Clark Opposes Libyan No-Fly Zone
In a sort of rebuttal to Sen. John Kerry’s affirmative case yesterday Gen. Wesley Clark has an op-ed in the Washington Post opposing military intervention in Libya:
To me, it seems we have no clear basis for action. Whatever resources we dedicate for a no-fly zone would probably be too little, too late. We would once again be committing our military to force regime change in a Muslim land, even though we can’t quite bring ourselves to say it. So let’s recognize that the basic requirements for successful intervention simply don’t exist, at least not yet: We don’t have a clearly stated objective, legal authority, committed international support or adequate on-the-scene military capabilities, and Libya’s politics hardly foreshadow a clear outcome.
We should have learned these lessons from our long history of intervention. We don’t need Libya to offer us a refresher course in past mistakes.
In the op-ed he considers U. S. military interventions since Vietnam and applies the same standards to them: is there a clearly stated objective, legal authority, committed international support or adequate on-the-scene military capabilities, and the local political situation.
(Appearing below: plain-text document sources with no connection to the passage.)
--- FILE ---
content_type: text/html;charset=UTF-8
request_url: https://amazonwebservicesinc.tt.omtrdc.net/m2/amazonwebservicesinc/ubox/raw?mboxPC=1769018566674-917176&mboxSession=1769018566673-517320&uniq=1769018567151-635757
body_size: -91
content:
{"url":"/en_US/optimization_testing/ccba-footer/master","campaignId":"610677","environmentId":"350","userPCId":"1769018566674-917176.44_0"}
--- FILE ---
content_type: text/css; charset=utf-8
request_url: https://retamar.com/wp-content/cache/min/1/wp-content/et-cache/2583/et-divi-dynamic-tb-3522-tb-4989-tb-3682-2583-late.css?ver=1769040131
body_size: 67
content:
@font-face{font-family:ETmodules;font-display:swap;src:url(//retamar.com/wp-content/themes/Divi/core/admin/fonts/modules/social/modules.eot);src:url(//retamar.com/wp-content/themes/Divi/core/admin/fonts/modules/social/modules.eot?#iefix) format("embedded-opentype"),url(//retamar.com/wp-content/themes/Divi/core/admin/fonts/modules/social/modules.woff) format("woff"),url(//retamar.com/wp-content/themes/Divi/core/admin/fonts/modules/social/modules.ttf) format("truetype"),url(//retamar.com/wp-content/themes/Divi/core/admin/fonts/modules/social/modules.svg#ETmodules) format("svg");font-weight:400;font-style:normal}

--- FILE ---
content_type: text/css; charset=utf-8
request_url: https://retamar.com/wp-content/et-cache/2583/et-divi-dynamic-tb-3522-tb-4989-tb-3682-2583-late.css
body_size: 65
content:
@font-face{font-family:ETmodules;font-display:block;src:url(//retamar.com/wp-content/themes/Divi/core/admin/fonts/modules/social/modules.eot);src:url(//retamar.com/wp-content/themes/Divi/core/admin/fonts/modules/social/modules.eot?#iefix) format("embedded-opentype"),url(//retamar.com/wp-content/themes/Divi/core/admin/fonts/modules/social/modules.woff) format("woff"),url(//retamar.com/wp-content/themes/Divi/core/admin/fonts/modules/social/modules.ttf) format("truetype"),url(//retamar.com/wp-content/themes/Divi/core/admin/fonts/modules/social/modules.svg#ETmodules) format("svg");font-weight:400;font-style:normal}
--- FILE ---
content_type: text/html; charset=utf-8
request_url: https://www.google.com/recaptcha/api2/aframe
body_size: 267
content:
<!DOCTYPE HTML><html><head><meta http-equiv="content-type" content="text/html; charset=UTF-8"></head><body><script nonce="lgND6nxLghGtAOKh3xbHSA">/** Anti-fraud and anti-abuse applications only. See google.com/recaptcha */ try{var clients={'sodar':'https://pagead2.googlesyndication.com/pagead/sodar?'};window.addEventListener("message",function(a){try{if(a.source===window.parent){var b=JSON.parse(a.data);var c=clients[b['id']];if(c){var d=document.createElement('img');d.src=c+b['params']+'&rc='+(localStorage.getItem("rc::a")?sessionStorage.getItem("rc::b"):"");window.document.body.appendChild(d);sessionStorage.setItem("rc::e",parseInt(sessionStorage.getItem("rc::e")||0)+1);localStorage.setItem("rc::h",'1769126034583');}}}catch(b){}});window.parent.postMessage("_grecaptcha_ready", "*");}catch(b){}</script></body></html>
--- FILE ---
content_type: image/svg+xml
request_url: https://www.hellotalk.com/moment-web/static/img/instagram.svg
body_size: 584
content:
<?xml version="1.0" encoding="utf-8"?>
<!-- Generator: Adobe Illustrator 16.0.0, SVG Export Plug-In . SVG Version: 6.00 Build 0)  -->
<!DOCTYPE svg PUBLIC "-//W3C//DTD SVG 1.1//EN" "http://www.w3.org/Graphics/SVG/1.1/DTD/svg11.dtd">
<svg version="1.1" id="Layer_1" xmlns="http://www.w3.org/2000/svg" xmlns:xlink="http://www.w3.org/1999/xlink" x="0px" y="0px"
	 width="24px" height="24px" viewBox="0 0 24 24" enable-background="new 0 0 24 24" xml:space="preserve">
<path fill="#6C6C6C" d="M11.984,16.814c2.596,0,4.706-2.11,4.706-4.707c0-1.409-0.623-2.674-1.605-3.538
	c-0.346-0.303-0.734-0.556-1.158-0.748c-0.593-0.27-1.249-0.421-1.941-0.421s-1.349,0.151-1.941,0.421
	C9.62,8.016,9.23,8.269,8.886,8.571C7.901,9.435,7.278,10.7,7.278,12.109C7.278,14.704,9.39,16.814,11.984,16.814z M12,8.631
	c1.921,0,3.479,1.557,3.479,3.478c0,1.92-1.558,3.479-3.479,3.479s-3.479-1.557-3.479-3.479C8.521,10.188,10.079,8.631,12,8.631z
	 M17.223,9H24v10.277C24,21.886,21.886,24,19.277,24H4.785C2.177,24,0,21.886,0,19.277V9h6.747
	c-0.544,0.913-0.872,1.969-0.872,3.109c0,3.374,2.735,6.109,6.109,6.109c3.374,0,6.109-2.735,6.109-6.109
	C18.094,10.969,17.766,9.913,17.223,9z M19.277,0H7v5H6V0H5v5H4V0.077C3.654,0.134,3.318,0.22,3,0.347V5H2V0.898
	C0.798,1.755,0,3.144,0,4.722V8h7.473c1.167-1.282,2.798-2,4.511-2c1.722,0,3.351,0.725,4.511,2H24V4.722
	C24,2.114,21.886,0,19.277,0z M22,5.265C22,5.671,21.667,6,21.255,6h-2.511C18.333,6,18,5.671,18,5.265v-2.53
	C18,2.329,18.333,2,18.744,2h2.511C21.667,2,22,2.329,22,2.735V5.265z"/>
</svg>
In some cases the interventions meet the standards; others fail. Libya fails.
He does not argue for complete passivity:
In Libya, if the objective is humanitarian, then we would work with both sides and not get engaged in the matter of who wins. Just deliver relief supplies, treat the injured and let the Libyans settle it. But if we want to get rid of Gaddafi, a no-fly zone is unlikely to be sufficient – it is a slick way to slide down the slope to deeper intervention.
Gen. Clark’s views approximate my own. I’d add another standard to his criteria: political support for the intervention at home and the willingness and ability to sustain it for the duration of the intervention.
I also think he’s premature in pronouncing U. S. intervention in the former Yugoslavia successful. The situation there remains politically unstable and is likely to do so until EU and NATO forces are withdrawn (if ever).
However, I agree with him that the situation in Libya does not meet the national interest and prudential standards necessary to wage war.